Question: You spoke about your background as a pediatrician, there is nothing more tragic than a life cut short by suicide in teenage years. Can you tell us some about your experience working with troubled teens and how that has informed your commitment to these issues?

Levine: Thank you for that question. I trained in pediatrics in adolescent medicine many years ago at Mount Sinai in New York City. I actually did my research and my fellowship on adolescent suicide. I saw many teens in the emergency department called in for suicide attempts. Looking at different psychological factors and many of the different ideological factors we have been talking about. After a number of years at Mount Sinai, I left New York and went to Central Pennsylvania which is quite a difference. I practiced at the Penn State College of Medicine and Pediatrics and particularly adolescent medicine. I saw a lot of troubled teens and young adults. Particularly with eating disorders. That would be with anorexia nervosa, bulimia, or Bosa and related illnesses. We see more children with eating disorders now. But a lot of children with significant eating disorders and we would see them outpatient and we had a partial program as well as an inpatient. Of course associated with eating disorders we saw a lot of other mental health issues like mood disorders, anxiety disorders, PTSD in some teens, and we had many teens that had significant suicidal ideation some of which would require hospitalization. I think that the etiological factors were varied and we saw teens that had significant family issues buy it as a misconception that teens with eating disorders are all the teens that anorexia or bulimia all had dysfunctional families. It is not true. We saw some but others had other social issues and others, it was not as clear from an environmental point of view that might be triggering their suicidal ideation. We saw everything from some family issues. We saw teens that unfortunately had experienced trauma and sexual abuse, etc. that triggered a lot of their symptoms.

 

Question: From the research I did, and if I tell you when it was, it was a long time ago…What I found when I was reading some of the literature about this was that a lot of the children and teens aren’t always chronically depressed. You would think that someone who is suicidal would probably be chronically depressed but the role of impulsiveness and the co-associate with attention deficit disorder was prominent. I was wondering your thoughts about that.

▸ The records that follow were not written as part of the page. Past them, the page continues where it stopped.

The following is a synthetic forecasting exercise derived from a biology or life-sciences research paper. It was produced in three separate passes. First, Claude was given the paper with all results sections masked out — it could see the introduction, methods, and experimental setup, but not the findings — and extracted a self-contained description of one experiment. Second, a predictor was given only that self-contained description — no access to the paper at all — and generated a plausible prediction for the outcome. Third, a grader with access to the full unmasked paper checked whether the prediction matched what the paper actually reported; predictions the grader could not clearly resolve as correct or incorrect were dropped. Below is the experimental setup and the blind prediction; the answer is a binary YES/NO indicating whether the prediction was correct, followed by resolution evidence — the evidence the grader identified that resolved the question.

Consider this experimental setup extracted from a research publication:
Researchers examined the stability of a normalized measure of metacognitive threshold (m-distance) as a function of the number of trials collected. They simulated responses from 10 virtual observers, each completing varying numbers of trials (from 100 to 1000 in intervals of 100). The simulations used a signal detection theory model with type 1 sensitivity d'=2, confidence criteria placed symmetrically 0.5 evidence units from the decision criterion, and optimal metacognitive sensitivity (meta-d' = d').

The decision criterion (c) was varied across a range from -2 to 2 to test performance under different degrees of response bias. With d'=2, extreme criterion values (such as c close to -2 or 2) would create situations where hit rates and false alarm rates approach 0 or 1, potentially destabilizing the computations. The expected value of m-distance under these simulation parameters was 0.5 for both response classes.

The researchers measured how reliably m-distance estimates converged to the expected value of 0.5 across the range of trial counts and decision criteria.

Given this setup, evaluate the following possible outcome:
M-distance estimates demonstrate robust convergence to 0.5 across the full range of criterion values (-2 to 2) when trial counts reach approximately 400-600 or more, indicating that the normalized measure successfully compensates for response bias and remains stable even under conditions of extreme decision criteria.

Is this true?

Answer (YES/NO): NO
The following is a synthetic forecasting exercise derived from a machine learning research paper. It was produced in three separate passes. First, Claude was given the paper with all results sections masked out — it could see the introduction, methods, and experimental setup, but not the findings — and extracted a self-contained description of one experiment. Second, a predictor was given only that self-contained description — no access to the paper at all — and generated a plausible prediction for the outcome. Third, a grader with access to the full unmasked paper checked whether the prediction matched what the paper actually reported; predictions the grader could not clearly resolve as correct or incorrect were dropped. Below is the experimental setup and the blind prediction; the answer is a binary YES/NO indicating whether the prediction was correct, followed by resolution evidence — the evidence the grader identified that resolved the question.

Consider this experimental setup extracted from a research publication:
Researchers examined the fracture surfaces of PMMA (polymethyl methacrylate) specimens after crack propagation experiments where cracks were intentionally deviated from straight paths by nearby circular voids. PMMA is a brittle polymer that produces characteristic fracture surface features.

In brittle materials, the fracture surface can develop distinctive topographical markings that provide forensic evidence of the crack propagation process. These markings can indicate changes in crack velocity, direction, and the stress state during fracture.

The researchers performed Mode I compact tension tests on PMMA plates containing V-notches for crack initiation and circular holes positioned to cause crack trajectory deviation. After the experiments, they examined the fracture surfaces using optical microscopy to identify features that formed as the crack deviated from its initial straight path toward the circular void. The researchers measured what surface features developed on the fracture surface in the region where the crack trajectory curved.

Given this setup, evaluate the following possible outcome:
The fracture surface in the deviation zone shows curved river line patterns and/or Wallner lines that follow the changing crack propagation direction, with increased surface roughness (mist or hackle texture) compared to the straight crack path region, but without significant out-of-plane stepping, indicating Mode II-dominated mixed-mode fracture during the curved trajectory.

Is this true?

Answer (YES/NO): NO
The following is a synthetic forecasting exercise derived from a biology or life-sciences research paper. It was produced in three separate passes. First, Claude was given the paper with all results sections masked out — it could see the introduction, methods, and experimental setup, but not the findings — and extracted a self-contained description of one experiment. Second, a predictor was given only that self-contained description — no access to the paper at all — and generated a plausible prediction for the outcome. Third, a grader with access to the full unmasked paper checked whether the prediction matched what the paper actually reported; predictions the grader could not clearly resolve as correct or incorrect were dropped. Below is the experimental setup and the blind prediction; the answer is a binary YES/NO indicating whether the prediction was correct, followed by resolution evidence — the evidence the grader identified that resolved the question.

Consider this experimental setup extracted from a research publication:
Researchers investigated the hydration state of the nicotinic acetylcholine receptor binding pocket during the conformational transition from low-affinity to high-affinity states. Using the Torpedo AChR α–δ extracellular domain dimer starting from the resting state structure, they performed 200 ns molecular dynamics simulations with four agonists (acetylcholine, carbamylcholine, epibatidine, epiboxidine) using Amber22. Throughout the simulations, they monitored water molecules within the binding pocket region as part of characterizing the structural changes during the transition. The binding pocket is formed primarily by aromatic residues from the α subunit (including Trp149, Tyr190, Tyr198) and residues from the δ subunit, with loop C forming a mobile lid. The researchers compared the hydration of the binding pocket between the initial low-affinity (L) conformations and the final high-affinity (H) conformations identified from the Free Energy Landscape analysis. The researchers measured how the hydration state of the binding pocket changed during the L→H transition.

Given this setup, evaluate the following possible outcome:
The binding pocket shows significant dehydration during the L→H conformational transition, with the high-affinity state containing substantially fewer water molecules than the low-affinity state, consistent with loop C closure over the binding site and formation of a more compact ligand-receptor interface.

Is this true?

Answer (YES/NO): YES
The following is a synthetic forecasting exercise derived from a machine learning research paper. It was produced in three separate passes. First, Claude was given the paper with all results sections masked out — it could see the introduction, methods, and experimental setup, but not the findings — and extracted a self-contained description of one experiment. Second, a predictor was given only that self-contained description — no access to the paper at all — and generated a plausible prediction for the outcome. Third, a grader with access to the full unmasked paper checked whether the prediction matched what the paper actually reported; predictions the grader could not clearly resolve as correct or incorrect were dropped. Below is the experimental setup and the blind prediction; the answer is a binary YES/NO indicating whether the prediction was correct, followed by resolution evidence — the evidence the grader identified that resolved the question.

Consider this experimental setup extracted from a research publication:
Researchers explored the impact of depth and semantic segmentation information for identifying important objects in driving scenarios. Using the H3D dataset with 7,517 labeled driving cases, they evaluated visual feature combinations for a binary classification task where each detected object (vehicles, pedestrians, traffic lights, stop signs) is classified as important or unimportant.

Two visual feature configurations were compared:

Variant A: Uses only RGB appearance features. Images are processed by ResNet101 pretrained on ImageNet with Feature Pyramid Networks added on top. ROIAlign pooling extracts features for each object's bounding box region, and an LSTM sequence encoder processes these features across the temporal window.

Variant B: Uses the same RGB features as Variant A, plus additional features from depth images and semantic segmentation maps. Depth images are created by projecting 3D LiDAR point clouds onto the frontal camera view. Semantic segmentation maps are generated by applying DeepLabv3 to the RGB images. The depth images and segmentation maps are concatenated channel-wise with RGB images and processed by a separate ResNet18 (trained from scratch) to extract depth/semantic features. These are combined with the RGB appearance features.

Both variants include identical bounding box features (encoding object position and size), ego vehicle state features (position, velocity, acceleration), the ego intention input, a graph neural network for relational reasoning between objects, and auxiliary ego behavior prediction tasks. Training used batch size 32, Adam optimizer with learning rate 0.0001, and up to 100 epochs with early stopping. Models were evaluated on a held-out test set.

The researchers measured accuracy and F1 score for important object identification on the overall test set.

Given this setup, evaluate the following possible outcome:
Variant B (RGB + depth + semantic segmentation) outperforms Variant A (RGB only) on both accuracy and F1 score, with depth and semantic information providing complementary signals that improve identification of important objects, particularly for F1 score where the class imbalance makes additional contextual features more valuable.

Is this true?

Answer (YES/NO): NO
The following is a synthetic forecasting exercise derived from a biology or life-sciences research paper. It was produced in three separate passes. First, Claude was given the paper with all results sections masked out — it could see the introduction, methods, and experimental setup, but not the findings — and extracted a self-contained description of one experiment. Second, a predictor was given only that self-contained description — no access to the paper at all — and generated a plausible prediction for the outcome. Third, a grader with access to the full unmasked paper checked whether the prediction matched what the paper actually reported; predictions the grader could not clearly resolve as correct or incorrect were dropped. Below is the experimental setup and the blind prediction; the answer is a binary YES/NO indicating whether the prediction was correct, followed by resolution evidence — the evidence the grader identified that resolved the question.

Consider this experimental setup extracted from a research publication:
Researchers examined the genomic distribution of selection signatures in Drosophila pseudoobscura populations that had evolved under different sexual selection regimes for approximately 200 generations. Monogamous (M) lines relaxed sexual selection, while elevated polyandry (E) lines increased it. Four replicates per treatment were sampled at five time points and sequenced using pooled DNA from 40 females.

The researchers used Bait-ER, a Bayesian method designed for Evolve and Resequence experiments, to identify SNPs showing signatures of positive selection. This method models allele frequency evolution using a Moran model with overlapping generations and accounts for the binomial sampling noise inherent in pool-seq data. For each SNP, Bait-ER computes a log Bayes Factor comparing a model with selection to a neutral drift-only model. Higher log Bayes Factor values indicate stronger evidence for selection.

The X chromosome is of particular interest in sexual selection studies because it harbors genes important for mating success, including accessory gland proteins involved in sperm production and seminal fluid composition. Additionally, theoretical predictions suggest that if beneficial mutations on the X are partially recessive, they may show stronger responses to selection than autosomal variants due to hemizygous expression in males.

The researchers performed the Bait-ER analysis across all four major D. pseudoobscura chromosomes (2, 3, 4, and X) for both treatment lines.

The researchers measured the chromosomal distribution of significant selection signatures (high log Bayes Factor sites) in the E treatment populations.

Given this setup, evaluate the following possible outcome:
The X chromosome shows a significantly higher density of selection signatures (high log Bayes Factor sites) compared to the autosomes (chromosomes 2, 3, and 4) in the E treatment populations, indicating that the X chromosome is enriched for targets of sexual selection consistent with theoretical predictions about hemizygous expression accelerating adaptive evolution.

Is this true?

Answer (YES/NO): YES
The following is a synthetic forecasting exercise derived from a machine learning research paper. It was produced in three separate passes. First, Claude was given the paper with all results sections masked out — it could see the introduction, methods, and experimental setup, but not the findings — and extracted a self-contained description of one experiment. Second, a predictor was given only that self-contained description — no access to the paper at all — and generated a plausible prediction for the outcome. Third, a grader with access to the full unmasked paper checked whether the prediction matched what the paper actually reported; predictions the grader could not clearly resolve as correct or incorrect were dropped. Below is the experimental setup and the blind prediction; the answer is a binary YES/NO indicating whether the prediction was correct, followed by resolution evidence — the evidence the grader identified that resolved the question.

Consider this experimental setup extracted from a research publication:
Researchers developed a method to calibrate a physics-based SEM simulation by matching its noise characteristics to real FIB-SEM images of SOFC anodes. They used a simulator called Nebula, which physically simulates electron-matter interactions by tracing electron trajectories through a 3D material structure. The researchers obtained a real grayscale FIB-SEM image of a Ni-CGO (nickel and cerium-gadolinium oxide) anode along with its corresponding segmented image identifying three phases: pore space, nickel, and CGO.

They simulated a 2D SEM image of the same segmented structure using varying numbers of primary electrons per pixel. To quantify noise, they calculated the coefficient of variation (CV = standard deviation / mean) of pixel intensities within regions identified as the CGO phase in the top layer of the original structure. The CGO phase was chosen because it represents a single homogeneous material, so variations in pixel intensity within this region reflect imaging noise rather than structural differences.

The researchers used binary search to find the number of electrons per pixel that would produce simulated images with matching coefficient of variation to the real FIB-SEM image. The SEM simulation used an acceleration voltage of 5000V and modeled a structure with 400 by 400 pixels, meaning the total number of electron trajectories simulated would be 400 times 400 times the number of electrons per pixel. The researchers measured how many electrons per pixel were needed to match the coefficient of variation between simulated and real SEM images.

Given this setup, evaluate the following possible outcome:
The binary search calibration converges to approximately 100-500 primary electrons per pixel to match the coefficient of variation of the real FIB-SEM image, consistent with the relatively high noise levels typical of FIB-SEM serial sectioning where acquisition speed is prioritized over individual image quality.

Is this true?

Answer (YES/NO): NO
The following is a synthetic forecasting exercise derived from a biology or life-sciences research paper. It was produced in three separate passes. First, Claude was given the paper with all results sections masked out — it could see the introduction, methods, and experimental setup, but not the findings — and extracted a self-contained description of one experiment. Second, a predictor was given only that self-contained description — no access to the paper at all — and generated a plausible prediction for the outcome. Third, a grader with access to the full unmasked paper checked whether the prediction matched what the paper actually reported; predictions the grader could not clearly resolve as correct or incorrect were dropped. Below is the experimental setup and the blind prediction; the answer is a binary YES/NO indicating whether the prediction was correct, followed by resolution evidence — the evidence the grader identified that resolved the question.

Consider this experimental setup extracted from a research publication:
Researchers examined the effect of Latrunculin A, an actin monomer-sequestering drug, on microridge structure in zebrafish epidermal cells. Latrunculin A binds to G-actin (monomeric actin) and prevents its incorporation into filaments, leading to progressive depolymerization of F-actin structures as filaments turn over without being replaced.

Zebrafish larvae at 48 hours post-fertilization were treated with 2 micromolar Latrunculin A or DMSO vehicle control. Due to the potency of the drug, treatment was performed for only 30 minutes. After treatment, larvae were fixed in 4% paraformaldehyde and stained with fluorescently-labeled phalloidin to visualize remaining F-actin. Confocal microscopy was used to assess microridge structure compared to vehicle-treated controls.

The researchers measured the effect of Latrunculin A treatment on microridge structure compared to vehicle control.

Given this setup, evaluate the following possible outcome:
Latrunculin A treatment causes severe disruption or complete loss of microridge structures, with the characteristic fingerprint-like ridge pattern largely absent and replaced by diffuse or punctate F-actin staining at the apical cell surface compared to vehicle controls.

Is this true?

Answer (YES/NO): NO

Gordon: I’m glad to have some give and take. In my own research fellowship, I worked on related issues to this inhouse model, quite a little different than teens. What we learned from both studies of individuals who had died by suicide, models as well as that there are neurotransmitter systems in the brain that regulate impulsivity. Those are disrupted in many individuals who have died by suicide. Moreover, that impulsivity as a personality factor can be found at higher levels in individuals who died by suicide through a process called psychological autopsies. Which are an interesting thing and were pioneered in Pennsylvania at a university in Pittsburgh. I think it is fair to say that there is a very tight linkage between impulsivity and death by suicide in a portion of individuals who have died by suicide. I don’t know, although there is probably some known, and if people know they can speak up, whether that relationship is tighter in teenagers or in children. For lots of reasons, I think it could be. One other thing I would say about your observations that might temper that relationship just a little bit is that as you know from being a pediatrician in children, depression can be difficult to see. Even for parents. It can manifest in ways that are not typical of adults. You may not see someone withdrawing completely or see somebody who is looking sad or depressed or crying. You may see a child who is more irritable or behaviorally acting out s a symptom of what we think is a similar biological process although I still say we need more research. It does point to the challenges involved in recognizing risk and the reason why we need to study young children specifically for risk for suicide. Not just think that because we understand what young adults or adults do, they might apply there. There will be different regions of risk factors.

 

Question Since we are on the subject of what we understand and research that leads us to that understanding, I am curious, your progress from a practitioner to being in charge of the health of an entire state and really issues more around policy in addition to practice. Policy as it affects practice from a public health perspective. We are speaking to a mixed group but there are a lot of scientists here who do research on suicide prevention and they are trying to come up with the findings and discoveries that will guide public health practice. What thoughts do you have about how we bring understanding and novel approaches from the research world into the practice world?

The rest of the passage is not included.